- WHAT IS EXPECTED
Exactly reproduce the line that contains "kingdom: Animalia" and all lines after it in the entries below, through the very last line.
*** LISTED ENTRIES Section Begins ***
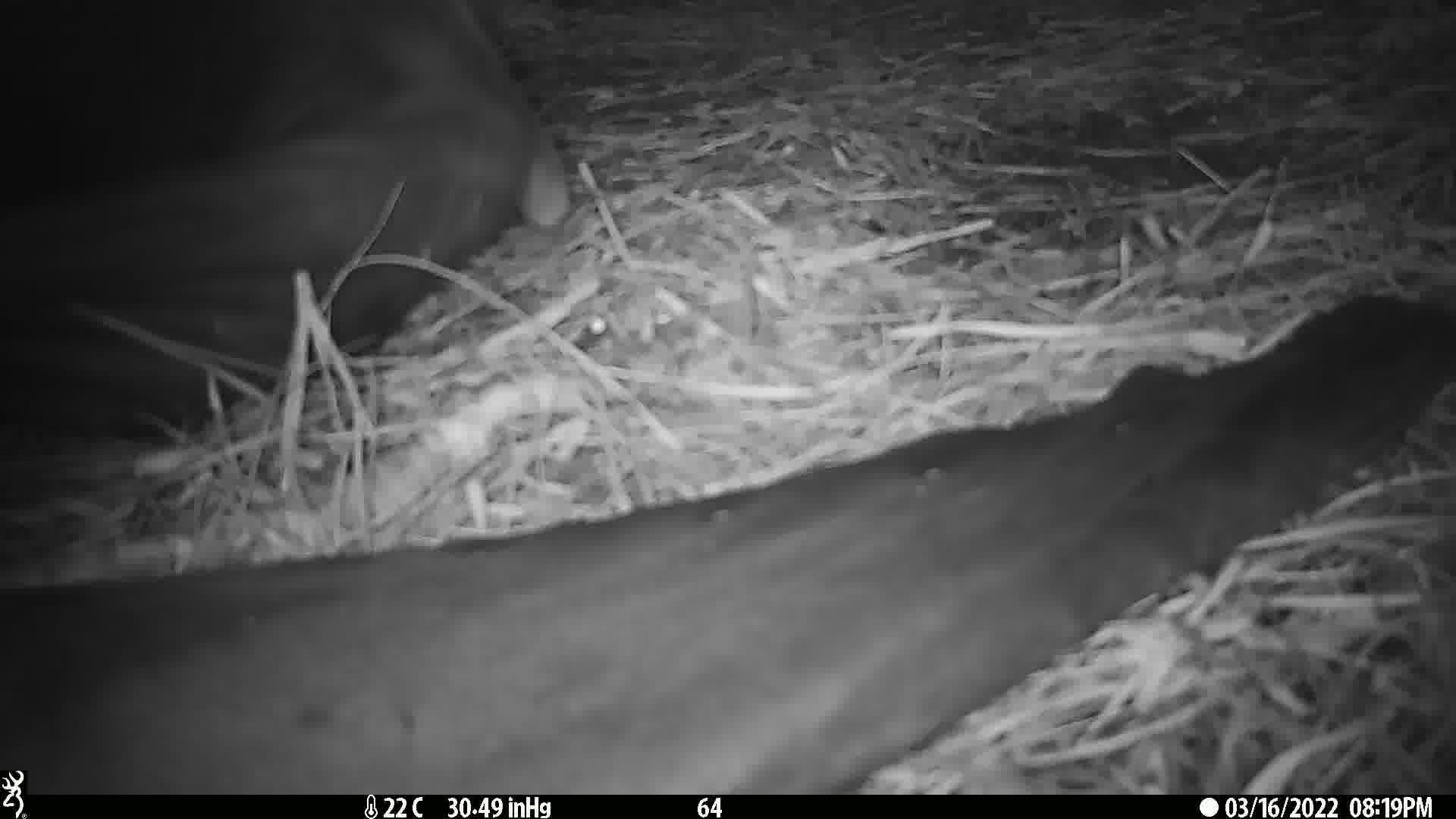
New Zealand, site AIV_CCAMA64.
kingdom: Animalia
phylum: Chordata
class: Mammalia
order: Carnivora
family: Otariidae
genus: Phocarctos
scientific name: Phocarctos hookeri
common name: new zealand sea lion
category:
*** LISTED ENTRIES Section Ends ***
- ANSWER SPACE
kingdom: Animalia
phylum: Chordata
class: Mammalia
order: Carnivora
family: Otariidae
genus: Phocarctos
scientific name: Phocarctos hookeri
common name: new zealand sea lion
category:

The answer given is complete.